“Samen kom je verder.”
Ate Wijnstra prijst zich gelukkig dat hij aan een aantal prachtige projecten mag werken. Hij is projectmanager hoogwaterbescherming Waterschap Noorderzijlvest en sprak op het symposium, mede namens Wetterskip Fryslân, over waterveiligheid in het Lauwersmeergebied.
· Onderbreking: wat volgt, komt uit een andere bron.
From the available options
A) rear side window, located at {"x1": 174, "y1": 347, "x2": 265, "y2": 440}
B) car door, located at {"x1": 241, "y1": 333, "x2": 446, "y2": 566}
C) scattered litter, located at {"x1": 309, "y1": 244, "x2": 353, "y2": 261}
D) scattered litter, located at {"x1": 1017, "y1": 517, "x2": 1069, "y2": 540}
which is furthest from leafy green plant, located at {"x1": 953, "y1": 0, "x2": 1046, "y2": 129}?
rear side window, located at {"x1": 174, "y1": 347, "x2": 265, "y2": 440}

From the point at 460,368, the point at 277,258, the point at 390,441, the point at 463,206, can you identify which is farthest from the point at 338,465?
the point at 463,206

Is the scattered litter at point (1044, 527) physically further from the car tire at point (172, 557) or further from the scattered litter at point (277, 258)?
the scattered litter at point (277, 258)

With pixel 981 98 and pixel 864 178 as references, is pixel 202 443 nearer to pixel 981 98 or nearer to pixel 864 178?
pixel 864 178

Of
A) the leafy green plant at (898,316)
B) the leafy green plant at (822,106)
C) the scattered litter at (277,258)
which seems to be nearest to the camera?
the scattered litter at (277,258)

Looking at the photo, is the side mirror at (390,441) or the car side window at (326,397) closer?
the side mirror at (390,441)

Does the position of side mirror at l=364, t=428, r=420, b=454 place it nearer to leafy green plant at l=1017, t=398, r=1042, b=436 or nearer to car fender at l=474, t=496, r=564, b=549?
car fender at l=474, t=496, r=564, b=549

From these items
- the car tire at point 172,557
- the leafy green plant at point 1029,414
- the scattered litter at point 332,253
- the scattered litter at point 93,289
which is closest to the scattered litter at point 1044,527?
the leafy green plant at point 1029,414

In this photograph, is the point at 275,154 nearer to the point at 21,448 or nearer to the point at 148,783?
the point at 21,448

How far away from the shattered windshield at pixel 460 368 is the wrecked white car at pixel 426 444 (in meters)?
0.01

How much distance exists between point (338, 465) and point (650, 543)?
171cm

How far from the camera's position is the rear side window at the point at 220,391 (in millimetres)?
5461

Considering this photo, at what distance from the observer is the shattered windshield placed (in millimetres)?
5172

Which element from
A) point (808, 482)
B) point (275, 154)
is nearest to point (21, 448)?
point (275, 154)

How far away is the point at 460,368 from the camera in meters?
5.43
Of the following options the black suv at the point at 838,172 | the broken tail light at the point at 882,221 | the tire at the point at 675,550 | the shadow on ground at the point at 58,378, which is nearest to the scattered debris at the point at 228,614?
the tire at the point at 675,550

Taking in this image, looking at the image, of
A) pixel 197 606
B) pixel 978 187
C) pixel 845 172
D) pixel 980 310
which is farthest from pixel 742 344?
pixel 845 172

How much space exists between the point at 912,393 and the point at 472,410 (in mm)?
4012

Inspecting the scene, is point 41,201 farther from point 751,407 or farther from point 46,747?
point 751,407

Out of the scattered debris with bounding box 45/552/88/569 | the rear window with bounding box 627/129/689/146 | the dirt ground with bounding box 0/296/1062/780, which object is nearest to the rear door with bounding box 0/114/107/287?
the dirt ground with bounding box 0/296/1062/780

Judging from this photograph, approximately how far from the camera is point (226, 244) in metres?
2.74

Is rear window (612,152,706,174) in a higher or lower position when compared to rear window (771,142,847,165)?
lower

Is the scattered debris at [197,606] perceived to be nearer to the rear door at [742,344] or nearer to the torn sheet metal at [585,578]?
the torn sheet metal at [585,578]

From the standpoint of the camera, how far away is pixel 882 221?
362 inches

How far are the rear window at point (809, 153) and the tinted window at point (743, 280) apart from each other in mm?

“Het Lauwersmeer is heel belangrijk voor het waterschap. Miljarden kuubs water gaan er doorheen, uit Groningen, Fryslân en Drenthe. Vanuit Drenthe gaat het water via een heel stelsel naar het meer.” Er zijn momenteel allerlei ontwikkelingen en projecten gaande. Ate Wijnstra: “De kunst is hoe je dat in balans krijgt. Hoe kun je alles met elkaar verbinden en hoe benut je koppelkansen?”
Droge voeten
Alleen bij het waterschap zelf al spelen verschillende onderwerpen. “Onze taken zijn waterveiligheid, schoon water en voldoende water. Bij dat laatste is het belangrijk dat er voldoende water in buffer is. Vandaag gaat het over waterveiligheid, ook heel belangrijk. Zo is het waterschap ook ontstaan: hoe houden we droge voeten?”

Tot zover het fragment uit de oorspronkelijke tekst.